Parties are in dispute as to whether any potential savings could be expected by renegotiating contracts, and the amount of such benefit, if any. Two parties, AReM/CACES and Reliant, assert a potential benefit from renegotiating the DWR contracts on more favorable terms. As a potential indication of potential benefits from such renegotiation, AReM/CACES point to the benefits that DWR previously obtained through the renegotiation of contracts. Through the end of 2003, DWR renegotiated 35 contracts for an estimated savings of $7.5 billion, representing a 17.5% savings over the life of those contracts. AReM/CACES estimate that if the same percentage of savings were to be achieved for the remaining contracts, the resulting savings would be $1.6 billion. Even if only a fraction of the savings from previous contract negotiations could be achieved, AReM/CACES argue that the savings could still be substantial, and that a savings percentage as low as 0.3% could offset the net costs that DWR initially calculated to result from contract novation.
Reliant estimates that $182 million in net savings could be realized through renegotiation, based upon the lowest savings achieved in DWR's previous negotiations.
Other parties disagree, characterizing the Reliant and AReM/CACES claims of savings from renegotiation of DWR contracts as "unrealistic and highly speculative". DRA argues that the negotiation of improved terms of contracts that have already been achieved are not indicative of the prospects for similar success with the remaining contracts. Those earlier contracts were renegotiated as part of a settlement agreement that was reached in the context of pending litigation. DRA notes that there has been no settlement of the litigation over DWR's contracts with Sempra, Coral, or PacifiCorp, and that there is no basis for assuming that comparable savings could be achieved by another round of negotiations.
We recognize that a possibility may exist that customer benefits may be realized through the negotiation of replacement agreements to include more favorable prices or other terms, at least in some instances. The amount of-and prospects for-such savings, however are too speculative to rely upon as a basis for estimating a net benefit for purposes of our evaluation here. We agree that the market environment in which past DWR contracts were amended is not necessarily indicative of the environment in which prospective contract amendments may be negotiated. Accordingly, while we expect DWR, in conjunction with the IOUs, to negotiate in a manner that is in the ratepayers' best interests, we find insufficient basis at this point, to speculate as to what the substance of the negotiations will be, and as a result, to quantify an estimate for savings from contract negotiations. Accordingly, we will assume no savings associated with this factor for purposes of our analysis here.
Reliant argues that benefits will result from novation because as a result thereof, the statutory prerequisite for lifting the AB 1X rate cap will have been met. Reliant estimates that with the rate cap lifted, the IOUs will be able to offer residential customers with the ability to respond to price signals by way of time-varying rate structures, such as time-of-use pricing, which would otherwise be precluded by the AB1X rate cap. Reliant estimates $8.32 million in savings (assuming a January 2010 novation date) resulting from the IOUs being able to institute statewide residential time-of-use pricing. DRA disputes the claimed potential benefits from price-responsive load.

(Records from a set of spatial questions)
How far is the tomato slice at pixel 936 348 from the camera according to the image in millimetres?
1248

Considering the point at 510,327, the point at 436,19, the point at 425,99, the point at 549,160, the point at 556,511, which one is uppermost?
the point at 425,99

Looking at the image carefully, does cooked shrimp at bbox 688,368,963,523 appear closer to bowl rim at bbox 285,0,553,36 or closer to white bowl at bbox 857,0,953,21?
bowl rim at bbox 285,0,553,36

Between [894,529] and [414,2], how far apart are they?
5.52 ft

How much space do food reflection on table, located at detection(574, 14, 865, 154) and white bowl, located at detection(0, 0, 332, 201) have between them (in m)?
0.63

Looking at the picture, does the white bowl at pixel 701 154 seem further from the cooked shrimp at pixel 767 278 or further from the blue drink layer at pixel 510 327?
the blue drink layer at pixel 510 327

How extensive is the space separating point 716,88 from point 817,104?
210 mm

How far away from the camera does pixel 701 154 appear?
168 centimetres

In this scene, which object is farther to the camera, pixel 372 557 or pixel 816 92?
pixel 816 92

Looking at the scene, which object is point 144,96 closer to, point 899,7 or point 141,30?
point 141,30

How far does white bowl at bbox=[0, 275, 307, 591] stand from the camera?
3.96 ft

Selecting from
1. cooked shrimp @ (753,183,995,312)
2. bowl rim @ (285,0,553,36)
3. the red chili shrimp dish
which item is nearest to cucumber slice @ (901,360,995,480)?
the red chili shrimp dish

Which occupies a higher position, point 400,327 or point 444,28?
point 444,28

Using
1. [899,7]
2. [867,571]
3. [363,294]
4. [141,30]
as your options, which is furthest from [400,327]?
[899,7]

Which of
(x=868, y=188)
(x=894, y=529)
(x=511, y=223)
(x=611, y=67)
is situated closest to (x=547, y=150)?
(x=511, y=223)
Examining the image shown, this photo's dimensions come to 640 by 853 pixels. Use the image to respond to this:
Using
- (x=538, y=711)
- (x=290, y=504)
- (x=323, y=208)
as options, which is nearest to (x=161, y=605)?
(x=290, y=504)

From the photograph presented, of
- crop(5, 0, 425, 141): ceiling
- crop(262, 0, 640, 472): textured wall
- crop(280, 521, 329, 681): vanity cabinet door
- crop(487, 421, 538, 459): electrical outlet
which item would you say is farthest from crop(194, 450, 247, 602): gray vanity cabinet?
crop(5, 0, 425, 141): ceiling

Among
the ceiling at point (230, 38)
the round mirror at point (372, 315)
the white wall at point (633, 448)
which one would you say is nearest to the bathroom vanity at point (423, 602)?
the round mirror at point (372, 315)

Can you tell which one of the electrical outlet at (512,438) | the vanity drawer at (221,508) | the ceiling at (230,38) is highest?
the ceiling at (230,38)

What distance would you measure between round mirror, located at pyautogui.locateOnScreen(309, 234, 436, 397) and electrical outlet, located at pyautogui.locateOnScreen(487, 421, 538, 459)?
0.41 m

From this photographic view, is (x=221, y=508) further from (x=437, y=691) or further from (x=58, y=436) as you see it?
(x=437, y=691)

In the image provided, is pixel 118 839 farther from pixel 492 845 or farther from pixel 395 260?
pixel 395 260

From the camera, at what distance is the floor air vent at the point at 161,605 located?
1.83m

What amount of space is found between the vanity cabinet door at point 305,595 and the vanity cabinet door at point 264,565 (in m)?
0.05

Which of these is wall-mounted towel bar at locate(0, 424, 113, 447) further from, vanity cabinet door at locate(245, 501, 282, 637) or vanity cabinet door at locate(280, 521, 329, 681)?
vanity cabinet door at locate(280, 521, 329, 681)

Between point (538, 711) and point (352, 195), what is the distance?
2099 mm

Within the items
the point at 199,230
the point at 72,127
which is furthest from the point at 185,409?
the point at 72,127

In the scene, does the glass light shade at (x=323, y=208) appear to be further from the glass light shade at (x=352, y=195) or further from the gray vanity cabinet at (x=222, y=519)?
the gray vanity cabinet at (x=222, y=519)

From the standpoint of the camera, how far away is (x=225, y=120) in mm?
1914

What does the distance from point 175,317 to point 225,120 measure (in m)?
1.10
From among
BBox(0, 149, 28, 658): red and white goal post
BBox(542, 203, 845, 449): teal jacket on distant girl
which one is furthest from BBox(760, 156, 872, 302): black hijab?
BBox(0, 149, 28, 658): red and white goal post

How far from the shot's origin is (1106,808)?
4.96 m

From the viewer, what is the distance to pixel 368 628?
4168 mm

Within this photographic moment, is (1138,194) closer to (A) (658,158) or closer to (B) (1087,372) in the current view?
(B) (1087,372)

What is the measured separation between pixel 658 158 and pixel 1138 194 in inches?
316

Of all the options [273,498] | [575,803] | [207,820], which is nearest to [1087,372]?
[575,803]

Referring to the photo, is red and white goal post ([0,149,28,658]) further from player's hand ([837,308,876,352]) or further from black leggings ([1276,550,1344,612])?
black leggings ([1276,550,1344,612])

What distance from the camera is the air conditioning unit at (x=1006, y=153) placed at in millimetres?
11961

▶ **Instruction**:
Render this sentence from the passage on renegotiating DWR contracts in Spanish: "Those earlier contracts were renegotiated as part of a settlement agreement that was reached in the context of pending litigation."

▶ **Solution to this problem**:
Esos contratos anteriores se renegociaron como parte de un acuerdo transaccional que se alcanzó en el contexto de un litigio pendiente.